What the task requires =
Show all lines of the entries in which the word "California" is found.

Data for analysis =
======

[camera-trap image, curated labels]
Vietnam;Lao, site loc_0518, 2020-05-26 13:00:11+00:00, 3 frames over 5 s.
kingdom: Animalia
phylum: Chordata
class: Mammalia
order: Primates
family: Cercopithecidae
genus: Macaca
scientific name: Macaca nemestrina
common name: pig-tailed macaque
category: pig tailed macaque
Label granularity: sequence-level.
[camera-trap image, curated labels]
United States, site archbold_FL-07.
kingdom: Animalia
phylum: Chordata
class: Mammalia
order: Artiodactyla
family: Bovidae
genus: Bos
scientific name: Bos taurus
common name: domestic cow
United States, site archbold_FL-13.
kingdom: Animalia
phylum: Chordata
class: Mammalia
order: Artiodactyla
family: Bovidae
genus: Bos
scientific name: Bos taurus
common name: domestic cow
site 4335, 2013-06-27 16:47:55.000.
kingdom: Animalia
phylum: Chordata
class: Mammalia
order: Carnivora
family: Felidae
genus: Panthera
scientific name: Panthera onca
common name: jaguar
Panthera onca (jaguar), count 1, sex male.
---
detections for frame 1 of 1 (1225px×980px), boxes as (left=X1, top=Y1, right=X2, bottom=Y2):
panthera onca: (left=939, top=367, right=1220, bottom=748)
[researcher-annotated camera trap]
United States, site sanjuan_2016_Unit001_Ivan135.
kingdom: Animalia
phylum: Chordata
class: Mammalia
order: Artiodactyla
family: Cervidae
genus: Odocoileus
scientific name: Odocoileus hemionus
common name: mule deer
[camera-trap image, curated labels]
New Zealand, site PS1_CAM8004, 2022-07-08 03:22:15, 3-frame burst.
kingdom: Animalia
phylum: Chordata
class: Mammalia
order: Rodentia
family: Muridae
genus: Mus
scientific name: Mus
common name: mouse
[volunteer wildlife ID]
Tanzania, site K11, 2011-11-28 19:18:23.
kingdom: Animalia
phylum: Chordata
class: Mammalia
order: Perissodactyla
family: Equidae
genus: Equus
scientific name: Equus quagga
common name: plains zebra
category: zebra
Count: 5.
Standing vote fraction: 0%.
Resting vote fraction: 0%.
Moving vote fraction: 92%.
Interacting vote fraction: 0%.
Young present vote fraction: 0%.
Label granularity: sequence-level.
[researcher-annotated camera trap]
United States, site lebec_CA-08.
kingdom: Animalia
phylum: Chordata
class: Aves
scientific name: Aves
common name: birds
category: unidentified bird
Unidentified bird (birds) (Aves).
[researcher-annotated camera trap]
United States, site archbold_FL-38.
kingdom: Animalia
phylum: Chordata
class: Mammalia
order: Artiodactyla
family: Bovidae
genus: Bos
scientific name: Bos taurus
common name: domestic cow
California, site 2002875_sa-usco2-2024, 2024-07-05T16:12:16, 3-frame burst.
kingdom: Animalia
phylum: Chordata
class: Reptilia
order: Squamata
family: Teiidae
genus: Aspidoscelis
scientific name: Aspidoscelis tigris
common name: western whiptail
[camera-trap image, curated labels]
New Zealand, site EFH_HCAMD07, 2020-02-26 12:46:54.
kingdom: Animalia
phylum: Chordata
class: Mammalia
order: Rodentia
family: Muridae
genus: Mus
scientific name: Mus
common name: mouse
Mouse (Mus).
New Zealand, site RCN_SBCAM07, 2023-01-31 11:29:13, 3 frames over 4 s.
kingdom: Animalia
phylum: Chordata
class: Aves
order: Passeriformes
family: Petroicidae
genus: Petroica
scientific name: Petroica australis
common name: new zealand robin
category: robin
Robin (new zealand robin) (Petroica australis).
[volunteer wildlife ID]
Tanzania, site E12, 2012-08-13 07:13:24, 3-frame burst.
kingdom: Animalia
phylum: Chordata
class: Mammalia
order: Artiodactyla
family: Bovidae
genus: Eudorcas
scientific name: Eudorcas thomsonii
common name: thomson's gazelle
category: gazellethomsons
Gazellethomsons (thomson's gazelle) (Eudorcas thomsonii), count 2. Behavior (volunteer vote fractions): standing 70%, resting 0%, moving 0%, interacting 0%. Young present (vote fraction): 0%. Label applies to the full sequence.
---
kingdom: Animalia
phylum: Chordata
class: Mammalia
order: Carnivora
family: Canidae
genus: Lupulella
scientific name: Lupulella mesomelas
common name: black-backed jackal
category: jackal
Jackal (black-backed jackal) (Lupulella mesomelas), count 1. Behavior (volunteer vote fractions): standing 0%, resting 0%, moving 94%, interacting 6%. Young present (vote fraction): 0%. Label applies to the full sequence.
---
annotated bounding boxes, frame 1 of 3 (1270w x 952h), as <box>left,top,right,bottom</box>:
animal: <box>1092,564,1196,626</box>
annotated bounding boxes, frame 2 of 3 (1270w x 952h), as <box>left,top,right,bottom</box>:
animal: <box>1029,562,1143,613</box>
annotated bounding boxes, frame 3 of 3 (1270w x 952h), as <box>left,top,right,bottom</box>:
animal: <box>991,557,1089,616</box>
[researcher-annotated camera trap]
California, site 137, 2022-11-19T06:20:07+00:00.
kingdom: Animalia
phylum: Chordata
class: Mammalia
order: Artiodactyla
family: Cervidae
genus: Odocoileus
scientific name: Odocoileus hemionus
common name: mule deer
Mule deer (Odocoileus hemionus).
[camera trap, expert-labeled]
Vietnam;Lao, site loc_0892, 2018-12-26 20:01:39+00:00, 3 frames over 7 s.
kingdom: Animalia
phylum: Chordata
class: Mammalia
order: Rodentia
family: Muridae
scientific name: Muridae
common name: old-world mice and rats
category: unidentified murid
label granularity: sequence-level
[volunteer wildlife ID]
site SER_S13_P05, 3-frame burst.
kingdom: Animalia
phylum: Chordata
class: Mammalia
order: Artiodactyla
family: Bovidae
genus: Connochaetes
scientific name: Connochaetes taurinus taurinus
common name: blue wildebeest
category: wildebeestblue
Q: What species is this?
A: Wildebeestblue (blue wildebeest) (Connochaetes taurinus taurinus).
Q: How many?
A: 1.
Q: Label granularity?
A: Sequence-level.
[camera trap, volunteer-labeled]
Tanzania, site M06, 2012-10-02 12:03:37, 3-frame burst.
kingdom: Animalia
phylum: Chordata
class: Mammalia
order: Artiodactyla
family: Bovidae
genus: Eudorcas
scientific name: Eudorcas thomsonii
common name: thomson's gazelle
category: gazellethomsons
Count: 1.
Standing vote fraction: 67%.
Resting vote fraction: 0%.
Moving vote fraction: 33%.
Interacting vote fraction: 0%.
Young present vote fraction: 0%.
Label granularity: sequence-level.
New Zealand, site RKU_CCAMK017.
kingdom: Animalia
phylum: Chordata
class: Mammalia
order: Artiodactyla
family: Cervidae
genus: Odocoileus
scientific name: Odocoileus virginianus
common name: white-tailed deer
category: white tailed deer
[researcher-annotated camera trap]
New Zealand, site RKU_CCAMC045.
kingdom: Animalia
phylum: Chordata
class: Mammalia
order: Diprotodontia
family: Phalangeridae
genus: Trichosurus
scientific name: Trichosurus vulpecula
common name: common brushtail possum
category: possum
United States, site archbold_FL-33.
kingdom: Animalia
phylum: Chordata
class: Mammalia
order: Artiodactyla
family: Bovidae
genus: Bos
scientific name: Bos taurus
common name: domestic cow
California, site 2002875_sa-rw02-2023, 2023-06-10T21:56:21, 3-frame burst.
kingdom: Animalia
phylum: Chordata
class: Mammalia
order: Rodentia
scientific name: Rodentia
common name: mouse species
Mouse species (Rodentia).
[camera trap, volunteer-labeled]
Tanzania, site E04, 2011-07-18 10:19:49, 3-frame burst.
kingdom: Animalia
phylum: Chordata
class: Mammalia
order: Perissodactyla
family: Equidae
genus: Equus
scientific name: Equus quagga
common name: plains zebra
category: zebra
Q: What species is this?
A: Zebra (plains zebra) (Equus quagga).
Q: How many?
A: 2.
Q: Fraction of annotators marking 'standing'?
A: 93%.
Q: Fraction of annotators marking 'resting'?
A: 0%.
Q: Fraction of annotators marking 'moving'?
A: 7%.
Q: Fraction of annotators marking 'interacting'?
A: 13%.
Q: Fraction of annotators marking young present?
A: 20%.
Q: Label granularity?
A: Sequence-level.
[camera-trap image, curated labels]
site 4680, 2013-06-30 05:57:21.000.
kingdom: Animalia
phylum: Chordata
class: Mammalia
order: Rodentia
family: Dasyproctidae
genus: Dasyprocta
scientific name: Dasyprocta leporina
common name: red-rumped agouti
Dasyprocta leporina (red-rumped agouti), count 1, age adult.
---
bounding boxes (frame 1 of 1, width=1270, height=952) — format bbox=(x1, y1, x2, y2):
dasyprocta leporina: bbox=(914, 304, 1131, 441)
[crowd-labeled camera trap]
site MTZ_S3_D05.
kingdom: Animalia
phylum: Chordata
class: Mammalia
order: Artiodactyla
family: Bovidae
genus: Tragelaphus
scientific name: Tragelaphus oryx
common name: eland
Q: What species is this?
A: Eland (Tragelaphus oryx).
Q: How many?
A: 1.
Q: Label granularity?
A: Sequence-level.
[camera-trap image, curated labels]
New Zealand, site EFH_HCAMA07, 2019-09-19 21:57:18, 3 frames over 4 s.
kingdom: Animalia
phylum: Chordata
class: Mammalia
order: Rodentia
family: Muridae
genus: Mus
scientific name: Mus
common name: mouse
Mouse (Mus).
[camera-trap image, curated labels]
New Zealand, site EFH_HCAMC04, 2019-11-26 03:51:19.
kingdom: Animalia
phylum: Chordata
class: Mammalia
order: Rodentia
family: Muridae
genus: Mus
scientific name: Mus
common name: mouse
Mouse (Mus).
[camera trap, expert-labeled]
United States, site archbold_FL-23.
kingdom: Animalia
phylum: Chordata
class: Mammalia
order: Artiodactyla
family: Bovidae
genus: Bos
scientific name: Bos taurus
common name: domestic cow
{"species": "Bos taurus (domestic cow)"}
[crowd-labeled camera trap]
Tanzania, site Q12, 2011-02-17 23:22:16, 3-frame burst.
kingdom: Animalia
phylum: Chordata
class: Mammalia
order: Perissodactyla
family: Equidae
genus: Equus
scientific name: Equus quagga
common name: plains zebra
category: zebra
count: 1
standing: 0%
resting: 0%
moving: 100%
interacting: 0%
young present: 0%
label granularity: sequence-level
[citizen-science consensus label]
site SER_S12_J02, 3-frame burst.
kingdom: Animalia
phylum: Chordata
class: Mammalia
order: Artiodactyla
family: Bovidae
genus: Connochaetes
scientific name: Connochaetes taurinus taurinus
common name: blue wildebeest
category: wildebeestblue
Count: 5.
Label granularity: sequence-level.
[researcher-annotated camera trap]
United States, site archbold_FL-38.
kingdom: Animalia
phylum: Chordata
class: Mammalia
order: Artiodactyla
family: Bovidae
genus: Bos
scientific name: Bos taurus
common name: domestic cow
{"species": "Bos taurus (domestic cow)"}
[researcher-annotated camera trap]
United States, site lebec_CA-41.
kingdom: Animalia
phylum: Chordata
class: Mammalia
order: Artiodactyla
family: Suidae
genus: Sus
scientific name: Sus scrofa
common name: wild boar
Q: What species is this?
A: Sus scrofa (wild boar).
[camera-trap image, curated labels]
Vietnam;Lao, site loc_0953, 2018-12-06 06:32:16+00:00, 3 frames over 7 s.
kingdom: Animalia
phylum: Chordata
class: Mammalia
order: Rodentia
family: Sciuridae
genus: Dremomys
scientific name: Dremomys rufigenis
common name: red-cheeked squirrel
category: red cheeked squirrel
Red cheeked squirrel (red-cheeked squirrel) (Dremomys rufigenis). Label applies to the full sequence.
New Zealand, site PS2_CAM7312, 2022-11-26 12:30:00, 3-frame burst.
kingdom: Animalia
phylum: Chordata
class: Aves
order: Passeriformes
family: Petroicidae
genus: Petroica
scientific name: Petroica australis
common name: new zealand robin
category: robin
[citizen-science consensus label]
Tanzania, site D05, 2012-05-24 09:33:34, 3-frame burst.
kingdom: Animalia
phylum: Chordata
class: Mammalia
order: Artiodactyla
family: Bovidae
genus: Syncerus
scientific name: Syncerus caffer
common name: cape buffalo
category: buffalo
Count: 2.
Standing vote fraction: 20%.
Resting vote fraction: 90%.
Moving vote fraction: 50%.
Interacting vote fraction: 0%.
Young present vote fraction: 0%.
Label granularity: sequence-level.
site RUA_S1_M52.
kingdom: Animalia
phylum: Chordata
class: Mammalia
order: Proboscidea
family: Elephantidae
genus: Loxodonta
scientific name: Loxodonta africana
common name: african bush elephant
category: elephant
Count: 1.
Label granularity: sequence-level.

======

Result of this task =
California, site 2002875_sa-usco2-2024, 2024-07-05T16:12:16, 3-frame burst.
California, site 137, 2022-11-19T06:20:07+00:00.
California, site 2002875_sa-rw02-2023, 2023-06-10T21:56:21, 3-frame burst.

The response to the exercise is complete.